I find Dorico note entry just fine, and before Dorico I worked in Musicator, then Finale, then Sibelius.

Certainly I think it is important for Steinberg to make a big push in education. Like you and dankreider I agree about people tending to stick with the apps they used in college.

Finale I think is secure for the foreseeable future in terms of its core base - too many publishing companies use it as the standard, too many established composers are so used to it that they wouldn’t even consider using anything else. However, given the way things have been, I am expecting Sibelius to be discontinued in ~5 years time. Avid doesn’t really seem to care about the product, and the Sibelius base isn’t as solid as Finale’s. If Avid continues to show that they don’t care by forcing yearly subscriptions in exchange for a few token surface features, users are not likely to stick with it in the long term and will jump ship (mainly to Dorico, I should think).

For me, the justification to composers who use Sibelius is really this: Sibelius is probably not going to exist a decade from now (my own opinion, but I think it has basis in reality). If you write a piece in 5 years that is your magnum opus, and someone 5 years later really wants to perform it but wants an instrument swapped or some other minor changes, what do you do? If you stuck it out with Sibelius too long, and the product is discontinued and can no longer run on a modern computer, you re-engrave it from scratch. What should be an hour of work becomes days of note entry and proofreading. Who wants to be stuck with that?

I just did a quick MusicXML export / import from Sib to Dorico 3.

I think it looks overall a lot better than when I’ve done this in the past, however it lost the tempo and all pizz / arco (stripped).

I’ve been told that stripping unknown stuff was fixed in 2.2, but clearly not.

Extra painful too, when you have to click on the pizz button for each note (can’t just select 5 staves and click on pizz). I have to say I really like and heavily use Sibelius multi-stave editing features.

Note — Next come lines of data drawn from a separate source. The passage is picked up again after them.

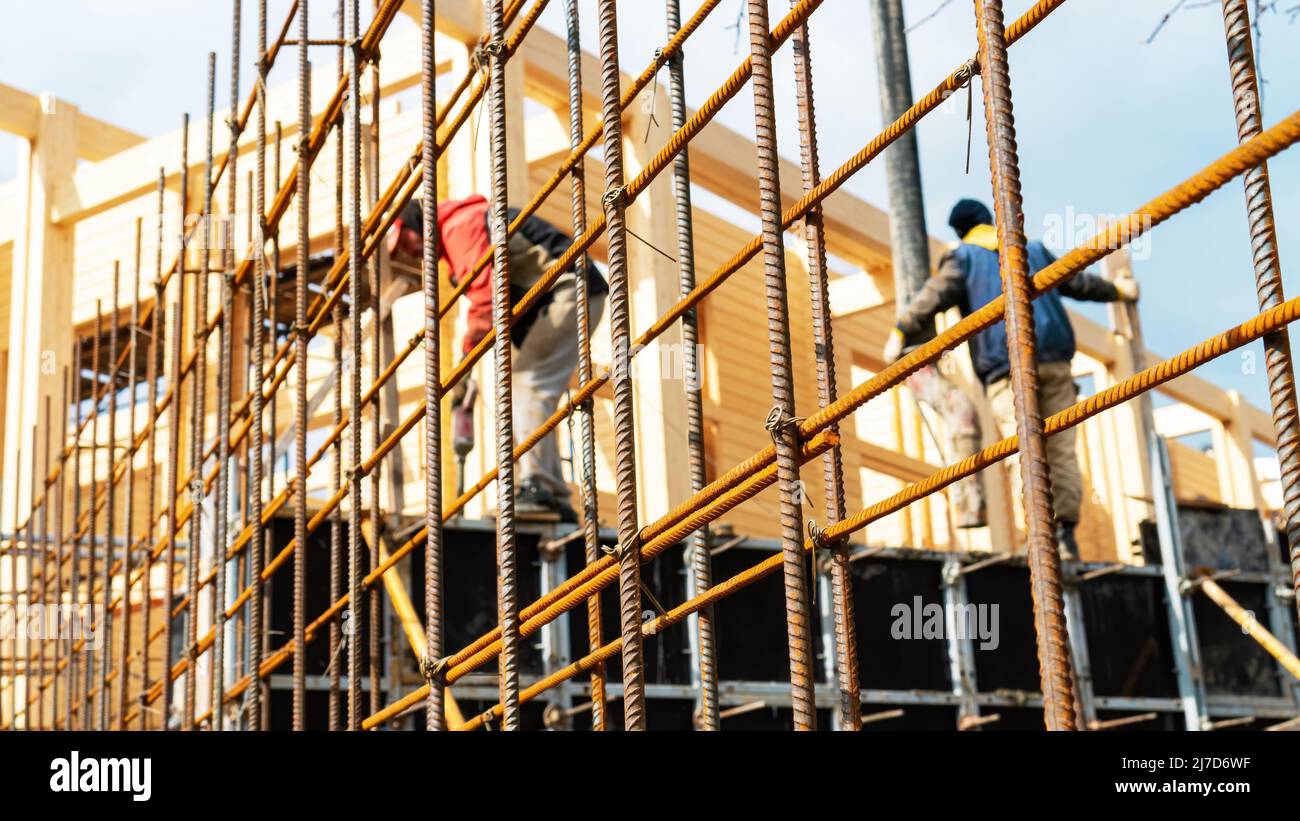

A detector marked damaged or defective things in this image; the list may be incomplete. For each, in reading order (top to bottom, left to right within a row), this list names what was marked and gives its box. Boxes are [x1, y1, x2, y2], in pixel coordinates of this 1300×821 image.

rusty rebar [293, 0, 310, 732]
rusty rebar [426, 0, 452, 732]
rusty rebar [564, 0, 608, 732]
rusty rebar [592, 0, 647, 732]
rusty rebar [670, 0, 722, 732]
rusty rebar [748, 0, 806, 732]
rusty rebar [785, 3, 857, 727]
rusty rebar [1216, 0, 1300, 618]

Playback in Dorico is odd too, it insists on shortening the last note under a slur. Sigh. No matter what playback timing options I choose. So I can’t make it sound right, which makes it a non-starter for mock-ups for me. Oh well at least Dorico is moving rapidly and it will get there eventually!

You can do this now. Press enter to activate the caret. Shift-down arrow to select the staves below. Shift-P and type pizz. and press enter. You get pizz. on all those staves at once.

adrien, a couple things regarding XML import.

  • playing techniques don’t import, that’s correct. Not really Dorico’s fault; they’re just a completely different thing in Sibelius.
  • tempos should not be lost. I wonder about your import settings in Preferences.

Really??? A 3.0 feature?

Edit: ah, of course. The new multi-staff input. Brilliant.

ok thanks!

Also I tried again but with exporting using dolet. This time it transferred over the tempo. But still stripped pizz / arco. Dorico REALLY needs to not do this, it adds all sorts of problems to make sure we get them all back in the right place etc etc. I feel like I’m banging my head against a wall this is about the 5th time I’ve complained about that problem.

Playing techniques will never be accurately conveyed using XML, and this isn’t Dorico’s fault.

I understand that playing techniques in Sibelius are just text.

But Dorico needs to stop making this our problem when it’s perfectly capable of fixing it. Even importing it as text would be 10000% better because at least then I would know WHERE I need to put them back in. Stripping is insane. Eventually they will discover I’m right about this and fix it.

Have you explored the import options? There is the option to import text objects. Might work.

Now my previous comment about “that’ll never happen” may end up sounding a bit silly. Who knows.

I’ll take a look thanks for the pointer

I turned on importing text items. Made no difference. Turns out it’s not exported as text but directions.


SURELY Dorico can make use of this. It’s not like pizz is some arcane never-seen directive.